- Company Name
- Fivetran
- Job Title
- Senior Staff Site Reliability Engineer
- Job Description
-
**Job Title**
Senior Staff Site Reliability Engineer
**Role Summary**
Design, operate, and continuously improve the reliability, scalability, and security of Fivetran’s cloud-native data platform.

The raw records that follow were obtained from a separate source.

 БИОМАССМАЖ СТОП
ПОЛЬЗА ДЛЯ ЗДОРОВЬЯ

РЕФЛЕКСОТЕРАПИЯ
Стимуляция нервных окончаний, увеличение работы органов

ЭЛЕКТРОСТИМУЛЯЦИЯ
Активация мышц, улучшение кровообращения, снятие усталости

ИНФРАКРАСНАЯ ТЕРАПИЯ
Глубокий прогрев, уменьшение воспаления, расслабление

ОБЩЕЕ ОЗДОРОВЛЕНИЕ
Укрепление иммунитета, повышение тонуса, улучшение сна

Own end‑to‑end infrastructure health, orchestrate automated deployments, and lead incident response and preventive measures in a fast‑moving data‑pipeline environment.
**Expectations**
* Demonstrate deep expertise in managed Kubernetes and multi‑cloud operations.

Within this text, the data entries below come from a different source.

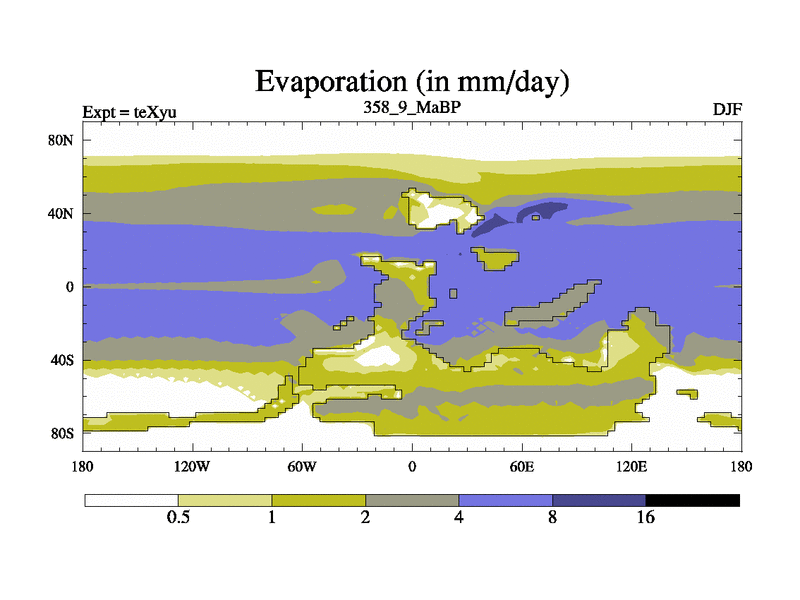 Evaporation (in mm/day)

Expt = teXyu

358_9_MaBP

DJF

80N

40N

0

40S

80S

180

120W

60W

0

60E

120E

180

0.5

1

2

4

8

16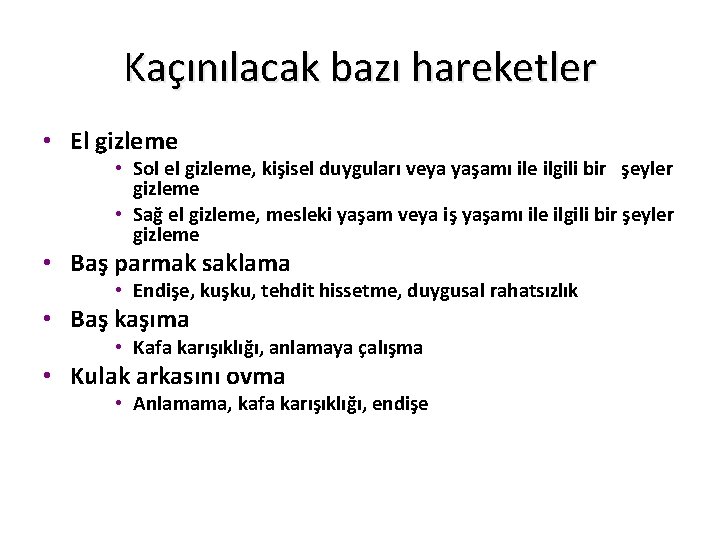 Kaçınılacak bazı hareketler

• El gizleme
  • Sol el gizleme, kişisel duyguları veya yaşamı ile ilgili bir şeyler gizleme
  • Sağ el gizleme, mesleki yaşam veya iş yaşamı ile ilgili bir şeyler gizleme
• Baş parmak saklama
  • Endişe, kuşku, tehdit hissetme, duygusal rahatsızlık
• Baş kaşıma
  • Kafa karışıklığı, anlamaya çalışma
• Kulak arkasını ovma
  • Anlamama, kafa karışıklığı, endişe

* Drive 100 % availability and performance targets, proactively eliminating outages.
* Mobilize cross‑functional teams (engineering, product, support, sales, security) to prioritize and resolve critical issues swiftly.
* Mentor junior SREs, share best practices, and influence platform architecture decisions.
**Key Responsibilities**
* Monitor infrastructure for availability, capacity, and throughput; identify and remediate bottlenecks.
* Define, build, and maintain CI/CD pipelines (ArgoCD, Terraform, Pulumi, Buildkite) to ensure rapid, reliable deployments across GCP, AWS, and Azure.
* Implement and enforce security hardening, vulnerability scanning, and remediation in collaboration with security teams.
* Lead root‑cause analysis and post‑mortem cycles for outages; translate findings into actionable improvements.
* Coordinate urgent bug fixes and incident‑driven changes with support and sales teams.
* Own infrastructure scalability, cost optimization, and capacity planning.
**Required Skills**
* Managed Kubernetes (EKS, AKS, GKE) – design, deployment, troubleshooting, scaling.
* Cloud platforms: AWS, Azure, GCP; associated services (VPC, VPN, PrivateLink, Private Service Connect).
* IaC & automation: Terraform, Pulumi, Ansible, Buildkite, ArgoCD.
* Scripting & programming: Python, Go (preferred), Java, Bash/Shell.
* Linux system administration – kernel, networking, process management.
* Database experience with PostgreSQL.
* Monitoring & observability tools (Grafana, etc.).
* Strong incident management and root‑cause analysis.
**Required Education & Certifications**
* Bachelor’s or higher degree in Computer Science, Engineering, or related field (or equivalent experience).
* Relevant cloud or Kubernetes certifications (CKA, AWS Solutions Architect, Azure Solutions Architect, GCP Professional Cloud Architect) advantageous but not mandatory.